Ponderando encuestas
Varias encuestadoras notables en medios masivos no han entregado ni un sólo informe al INE en los últimos seis meses.
Estamos a menos de dos meses y medio de la jornada electoral. ¿Qué fuentes de información tiene el electorado para decidir su voto? Por un lado, está la incesante propaganda gubernamental de las conferencias matutinas. Por otro, la información que ofrecen las candidaturas en sus campañas electorales, los debates o entrevistas o bien en sus propuestas. Por último, está la información y análisis disponibles en medios de comunicación masiva, redes sociales, así como en los círculos sociales de cada uno.
Por desgracia, cada una de estas fuentes de información puede tener sesgos importantes. Si un elector sólo prestara atención a una o dos de estas fuentes es muy probable que sus conclusiones sean igualmente sesgadas. Frente a todas esas fuentes de información posiblemente sesgada, las encuestas ayudan a informar el voto de los electores y las estrategias de los partidos y candidatos.
Hay quienes argumentan que las encuestas pueden afectar las intenciones de voto de las personas porque pueden influir en la percepción sobre las probabilidades de triunfo de una u otra candidatura. Sin embargo, la evidencia sobre estos efectos es limitada: algunas elecciones acaban siendo más reñidas de lo que anticipaban las encuestas —como ocurrió en 2012—, mientras que otras pueden tener márgenes más holgados, como ocurrió en 2018.
Evaluar la calidad de una encuesta no es tarea sencilla: los detalles metodológicos son importantes, ya sea desde el diseño muestral hasta el diseño del cuestionario, o bien la ponderación misma de los resultados. Por ello es recomendable revisar la metodología de cada encuesta.
Por ley, las casas encuestadoras deben entregar al INE el respaldo de los estudios electorales que difunden al público. Cada mes, la Secretaría Ejecutiva del INE presenta un informe de los estudios recibidos durante cierto periodo. Una buena forma de distinguir encuestas serias es verificar si los despachos responsables entregan reportes al INE y, además, verificar si la documentación entregada es adecuada.
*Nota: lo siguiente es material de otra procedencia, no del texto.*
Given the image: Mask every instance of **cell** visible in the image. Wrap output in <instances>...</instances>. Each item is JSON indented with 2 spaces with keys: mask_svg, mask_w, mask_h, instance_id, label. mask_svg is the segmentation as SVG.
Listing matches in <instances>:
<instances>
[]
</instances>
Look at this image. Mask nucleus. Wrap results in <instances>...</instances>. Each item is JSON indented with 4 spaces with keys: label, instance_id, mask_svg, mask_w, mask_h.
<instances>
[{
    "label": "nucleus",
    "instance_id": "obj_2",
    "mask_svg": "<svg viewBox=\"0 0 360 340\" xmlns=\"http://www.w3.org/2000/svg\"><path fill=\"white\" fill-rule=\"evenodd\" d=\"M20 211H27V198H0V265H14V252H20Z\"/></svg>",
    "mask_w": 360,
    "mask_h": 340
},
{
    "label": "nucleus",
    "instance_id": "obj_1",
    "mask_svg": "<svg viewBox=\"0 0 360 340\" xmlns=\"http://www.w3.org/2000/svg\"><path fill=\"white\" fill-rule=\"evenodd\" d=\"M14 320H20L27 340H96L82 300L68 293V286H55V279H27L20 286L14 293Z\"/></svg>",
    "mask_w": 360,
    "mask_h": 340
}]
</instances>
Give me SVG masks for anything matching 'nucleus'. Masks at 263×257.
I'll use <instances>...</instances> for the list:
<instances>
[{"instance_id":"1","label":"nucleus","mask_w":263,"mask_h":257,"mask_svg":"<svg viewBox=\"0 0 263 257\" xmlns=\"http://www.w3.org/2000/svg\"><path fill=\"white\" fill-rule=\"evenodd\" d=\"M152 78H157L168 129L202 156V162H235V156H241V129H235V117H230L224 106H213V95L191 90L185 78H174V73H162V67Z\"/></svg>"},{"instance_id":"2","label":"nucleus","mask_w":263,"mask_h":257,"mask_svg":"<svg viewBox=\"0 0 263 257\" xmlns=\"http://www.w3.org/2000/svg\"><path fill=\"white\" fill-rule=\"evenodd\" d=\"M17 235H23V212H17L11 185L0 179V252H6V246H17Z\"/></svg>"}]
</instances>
En el mejor de los casos, los analistas podrían intentar replicar los resultados de cada encuesta.
Según el Sexto informe en materia de encuestas, aprobado en el Consejo General del INE el pasado 27 de febrero, el Sistema de Encuestas Electorales había recibido un total de 542 estudios con fecha de corte del 7 de febrero. Sin embargo, al consultar el repositorio de encuestas para 2023-2024 (disponible en: ine.mx/encuestas-proceso-electoral-2023) resulta que hasta el día de ayer sólo se encuentran disponibles para consulta 351 estudios provenientes de 19 casas encuestadoras.
Un primer problema es que varias encuestadoras notables en medios masivos no han entregado ni un sólo informe al INE en los últimos seis meses. Un segundo problema es que muchos de los estudios reportados al INE, y que se detallan en los informes, aún no están disponibles para consulta en el repositorio. El rezago es importante: encuestas publicadas en enero pasado aún no están disponibles para consulta y escrutinio en el repositorio, lo cual limita la utilidad pública de requerir y compilar toda esta información.
Los informes del INE contienen mucha información valiosa, pero de difícil consulta. Por ejemplo, no es sencillo distinguir entre las encuestas levantadas cara a cara, las telefónicas o vía internet. Por otro lado, tampoco es sencillo hallar un estudio específico en el repositorio.
Ahora bien, entre los estudios disponibles en el repositorio se encuentran encuestas con bases de datos limitadas a unas cuantas variables, lo cual hace difícil verificar su calidad o replicar sus estimaciones. Otros estudios contienen bases de datos más detalladas, pero omiten los ponderadores o factores de expansión de cada observación. Muy pocos estudios contienen información suficiente para replicar o reproducir las estimaciones publicadas. Las encuestas son sumamente valiosas en una democracia. Sin embargo, en un contexto de creciente información falsa o engañosa, deben utilizarse con cautela. El INE puede ayudar a evidenciar las encuestas de mayor o menor calidad.